**TRY IT:**
Copy the data below. Keep every line exactly as it is.

**RECORDS PROVIDED:**
━━━

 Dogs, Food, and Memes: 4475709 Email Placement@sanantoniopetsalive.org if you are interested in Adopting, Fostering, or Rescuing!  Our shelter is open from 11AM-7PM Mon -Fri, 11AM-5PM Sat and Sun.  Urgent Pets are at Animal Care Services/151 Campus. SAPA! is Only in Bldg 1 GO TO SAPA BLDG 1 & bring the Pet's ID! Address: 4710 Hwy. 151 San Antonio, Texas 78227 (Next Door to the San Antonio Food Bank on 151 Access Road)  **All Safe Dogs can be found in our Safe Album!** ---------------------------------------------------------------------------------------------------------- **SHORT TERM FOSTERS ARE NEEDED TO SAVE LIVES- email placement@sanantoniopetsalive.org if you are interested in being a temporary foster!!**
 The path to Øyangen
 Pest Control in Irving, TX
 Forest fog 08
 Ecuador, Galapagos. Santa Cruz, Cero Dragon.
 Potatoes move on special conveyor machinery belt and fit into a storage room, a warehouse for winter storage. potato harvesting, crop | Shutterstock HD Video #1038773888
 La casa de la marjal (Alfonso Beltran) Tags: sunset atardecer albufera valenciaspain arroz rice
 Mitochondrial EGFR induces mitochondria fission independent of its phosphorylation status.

━━━

**OUTPUT FOR THIS EXERCISE:**
 Dogs, Food, and Memes: 4475709 Email Placement@sanantoniopetsalive.org if you are interested in Adopting, Fostering, or Rescuing!  Our shelter is open from 11AM-7PM Mon -Fri, 11AM-5PM Sat and Sun.  Urgent Pets are at Animal Care Services/151 Campus. SAPA! is Only in Bldg 1 GO TO SAPA BLDG 1 & bring the Pet's ID! Address: 4710 Hwy. 151 San Antonio, Texas 78227 (Next Door to the San Antonio Food Bank on 151 Access Road)  **All Safe Dogs can be found in our Safe Album!** ---------------------------------------------------------------------------------------------------------- **SHORT TERM FOSTERS ARE NEEDED TO SAVE LIVES- email placement@sanantoniopetsalive.org if you are interested in being a temporary foster!!**
 The path to Øyangen
 Pest Control in Irving, TX
 Forest fog 08
 Ecuador, Galapagos. Santa Cruz, Cero Dragon.
 Potatoes move on special conveyor machinery belt and fit into a storage room, a warehouse for winter storage. potato harvesting, crop | Shutterstock HD Video #1038773888
 La casa de la marjal (Alfonso Beltran) Tags: sunset atardecer albufera valenciaspain arroz rice
 Mitochondrial EGFR induces mitochondria fission independent of its phosphorylation status.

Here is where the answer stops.